● Given passage:

-- BEGIN --

# Tongue over the bit



## ShadyGrovePonies (Feb 16, 2011)

I have a shetland that I have had in training since October. A professional trainer comes here three times a week to work with him. We had trouble finding a bit that the pony liked and have finally settled on a glory butterfly bit. He has gotten much more quiet with his mouth using the butterfly bit, but he is still getting his tongue over the bit. He especially will do this when more contact is used. We are debating what to do about it and wondered if any of you have had this trouble and what you do about it? We do not use an overcheck. He is not being trained for breed shows.


----------



## RhineStone (Feb 16, 2011)

If you have done all the work as far as fitting and trying other bits, it could come down to it being a habit, ESPECIALLY if you are stopping work and fixing his tongue. The horse learns really fast that "I don't have to work if I put my tongue over." He is "training" you. It may sound "cruel", but unless the horse is having a total hissy fit that might cause a wreck, don't let him stop. Be careful with his mouth if you suppect that the tongue is over, but don't fix it. You don't need to ask for a whole lot, like lots of turns, etc., but just do an average working trot while his tongue is over. If he can get it over, he more than likely can get it back and he will decide that it is much more comfortable with it under than over with the pressure on his bars.

Horses can use all kinds of "tricks" to get us to release the pressure. One of the hardest problems to fix is horses that go behind the bit and won't take contact. What do most people do when the horse goes behind the bit? Release! You have just "rewarded" the horse for doing that! We were talking with a very experienced driver, trainer, judge and she said that you have to "bump" those horses when they go behind, so that it becomes uncomfortable for them to do that. Make the right answer comfortable, and the wrong one not comfortable. My husband tried this on a friend's mini, and whalla, the mare took up contact!

If your pony has a fat tongue and lips, he also may not like the snaffle setting and you could gently try the curb. I have two horses that are really not happy with any direct rein pull, and would rather have a mild curb anyday. Also, make sure the bit is wide enough and not bumping the sides of his face. Minis' and ponies' faces can sometimes widen quickly above the lips, and even though the mouthpiece may fit, the purchase (part above the mouthpiece) may bump their face, especially with thick bridle leather running through the rings.

Myrna


----------



## ShadyGrovePonies (Feb 16, 2011)

No, we don't stop work when he gets his tongue over the bit. We push him forward and let him figure it out. His butterfly bit is a mullen mouth - not a snaffle. Yes, he does tend to get behind the bit when he is fussing with the bit and we do snap him and get him moving out. We are hoping he will stop doing this as he gets more comfortable with his job.

We have thought of wrapping the bit with latex. Also, thought of trying to find the rubber bit holders that they use on standardbred race horses that go over the nose?


----------



## RhineStone (Feb 16, 2011)

ShadyGrovePonies said:


> His butterfly bit is a mullen mouth - not a snaffle.


A Butterfly cheek has a snaffle setting (top ring) and a curb setting (bottom ring). Snaffle actually refers to the "location" the rein is attached, not the mouthpiece. It is a common misconception, with a lot of people referring to "snaffle" as a single jointed mouthpiece. You can have a mullen mouth snaffle or a mullen mouth curb with leverage. You can also have a single jointed curb as well (although I don't recommend that bit for any horse...

-- END --

● Work to complete: Write out everything in the thread on a pony's tongue over the bit from "If you have" down to "on his bars.", word for word.

● Record excerpts:
-- BEGIN --

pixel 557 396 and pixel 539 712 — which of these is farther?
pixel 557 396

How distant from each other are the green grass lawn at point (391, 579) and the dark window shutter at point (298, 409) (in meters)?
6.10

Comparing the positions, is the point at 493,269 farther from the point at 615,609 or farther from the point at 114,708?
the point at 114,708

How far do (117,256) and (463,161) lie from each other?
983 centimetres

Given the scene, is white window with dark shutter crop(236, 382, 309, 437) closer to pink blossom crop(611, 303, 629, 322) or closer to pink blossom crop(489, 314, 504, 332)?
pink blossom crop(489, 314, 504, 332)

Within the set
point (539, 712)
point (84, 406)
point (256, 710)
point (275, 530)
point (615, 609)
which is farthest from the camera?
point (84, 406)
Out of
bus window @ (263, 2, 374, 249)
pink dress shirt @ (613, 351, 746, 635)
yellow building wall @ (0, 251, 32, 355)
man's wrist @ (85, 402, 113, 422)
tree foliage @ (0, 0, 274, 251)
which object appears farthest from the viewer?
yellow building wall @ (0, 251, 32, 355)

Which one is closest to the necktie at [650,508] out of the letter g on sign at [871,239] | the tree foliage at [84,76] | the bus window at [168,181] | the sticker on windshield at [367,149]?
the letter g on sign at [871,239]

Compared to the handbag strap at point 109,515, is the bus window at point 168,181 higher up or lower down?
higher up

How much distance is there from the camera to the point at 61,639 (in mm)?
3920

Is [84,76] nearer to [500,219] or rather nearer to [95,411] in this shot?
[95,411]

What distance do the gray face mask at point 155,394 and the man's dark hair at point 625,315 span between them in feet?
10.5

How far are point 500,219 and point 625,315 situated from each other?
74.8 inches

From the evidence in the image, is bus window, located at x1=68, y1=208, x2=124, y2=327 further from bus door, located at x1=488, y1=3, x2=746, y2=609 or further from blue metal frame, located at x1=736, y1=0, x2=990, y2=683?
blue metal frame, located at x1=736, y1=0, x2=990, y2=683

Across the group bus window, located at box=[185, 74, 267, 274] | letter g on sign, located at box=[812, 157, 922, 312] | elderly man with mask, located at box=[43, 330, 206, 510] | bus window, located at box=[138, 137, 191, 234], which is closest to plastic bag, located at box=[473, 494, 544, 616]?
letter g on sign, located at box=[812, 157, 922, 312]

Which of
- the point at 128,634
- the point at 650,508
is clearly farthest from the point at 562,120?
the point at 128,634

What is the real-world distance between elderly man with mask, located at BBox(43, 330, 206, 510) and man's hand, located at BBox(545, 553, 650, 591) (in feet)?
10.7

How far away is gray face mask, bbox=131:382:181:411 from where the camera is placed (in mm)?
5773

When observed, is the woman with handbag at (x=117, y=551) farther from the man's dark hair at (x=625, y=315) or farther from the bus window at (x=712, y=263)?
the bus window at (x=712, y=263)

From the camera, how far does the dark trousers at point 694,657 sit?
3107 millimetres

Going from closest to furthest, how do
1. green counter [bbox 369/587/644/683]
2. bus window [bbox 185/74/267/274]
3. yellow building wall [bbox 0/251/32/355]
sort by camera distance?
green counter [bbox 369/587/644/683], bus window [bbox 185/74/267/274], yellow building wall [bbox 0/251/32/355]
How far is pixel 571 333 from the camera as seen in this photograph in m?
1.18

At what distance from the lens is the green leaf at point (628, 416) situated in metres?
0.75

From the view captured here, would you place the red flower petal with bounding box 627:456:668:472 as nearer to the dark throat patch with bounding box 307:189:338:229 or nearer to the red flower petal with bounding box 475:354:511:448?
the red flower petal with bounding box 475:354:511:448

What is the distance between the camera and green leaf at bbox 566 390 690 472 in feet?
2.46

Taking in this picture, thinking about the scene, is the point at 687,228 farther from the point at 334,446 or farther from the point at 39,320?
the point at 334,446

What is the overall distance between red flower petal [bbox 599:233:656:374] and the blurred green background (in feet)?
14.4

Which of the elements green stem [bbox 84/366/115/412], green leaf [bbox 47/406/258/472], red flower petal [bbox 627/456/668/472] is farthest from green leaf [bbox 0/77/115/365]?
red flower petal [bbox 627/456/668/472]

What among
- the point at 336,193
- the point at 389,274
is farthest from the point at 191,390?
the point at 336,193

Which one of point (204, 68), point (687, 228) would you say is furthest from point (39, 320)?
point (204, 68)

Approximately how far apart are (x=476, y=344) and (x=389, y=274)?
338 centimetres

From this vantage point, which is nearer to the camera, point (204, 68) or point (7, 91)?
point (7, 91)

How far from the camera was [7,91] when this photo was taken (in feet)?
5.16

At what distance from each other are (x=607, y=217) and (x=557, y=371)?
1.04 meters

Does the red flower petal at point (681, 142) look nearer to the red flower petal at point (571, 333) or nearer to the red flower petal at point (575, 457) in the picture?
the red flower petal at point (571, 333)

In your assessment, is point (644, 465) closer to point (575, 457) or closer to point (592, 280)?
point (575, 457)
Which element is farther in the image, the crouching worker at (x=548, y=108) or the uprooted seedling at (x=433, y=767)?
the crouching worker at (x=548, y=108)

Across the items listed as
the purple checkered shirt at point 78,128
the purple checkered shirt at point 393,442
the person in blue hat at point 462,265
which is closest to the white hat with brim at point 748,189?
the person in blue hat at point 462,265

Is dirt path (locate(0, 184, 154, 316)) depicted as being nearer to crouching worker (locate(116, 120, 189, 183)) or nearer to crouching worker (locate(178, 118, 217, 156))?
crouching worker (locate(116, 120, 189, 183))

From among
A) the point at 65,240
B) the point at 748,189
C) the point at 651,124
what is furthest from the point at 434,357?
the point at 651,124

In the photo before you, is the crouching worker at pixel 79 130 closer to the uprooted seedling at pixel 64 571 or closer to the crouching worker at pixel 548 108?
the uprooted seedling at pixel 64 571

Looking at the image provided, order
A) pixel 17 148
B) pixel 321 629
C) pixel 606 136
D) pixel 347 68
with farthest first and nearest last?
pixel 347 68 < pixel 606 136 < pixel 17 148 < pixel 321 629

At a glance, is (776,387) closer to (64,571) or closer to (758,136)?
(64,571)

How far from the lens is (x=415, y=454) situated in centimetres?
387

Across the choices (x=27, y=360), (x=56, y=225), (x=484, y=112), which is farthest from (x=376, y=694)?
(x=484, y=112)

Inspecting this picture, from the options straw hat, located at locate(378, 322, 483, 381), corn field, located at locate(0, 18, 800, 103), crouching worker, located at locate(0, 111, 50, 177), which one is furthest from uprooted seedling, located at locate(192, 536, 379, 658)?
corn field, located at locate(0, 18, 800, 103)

-- END --

● Task answer:
If you have done all the work as far as fitting and trying other bits, it could come down to it being a habit, ESPECIALLY if you are stopping work and fixing his tongue. The horse learns really fast that "I don't have to work if I put my tongue over." He is "training" you. It may sound "cruel", but unless the horse is having a total hissy fit that might cause a wreck, don't let him stop. Be careful with his mouth if you suppect that the tongue is over, but don't fix it. You don't need to ask for a whole lot, like lots of turns, etc., but just do an average working trot while his tongue is over. If he can get it over, he more than likely can get it back and he will decide that it is much more comfortable with it under than over with the pressure on his bars.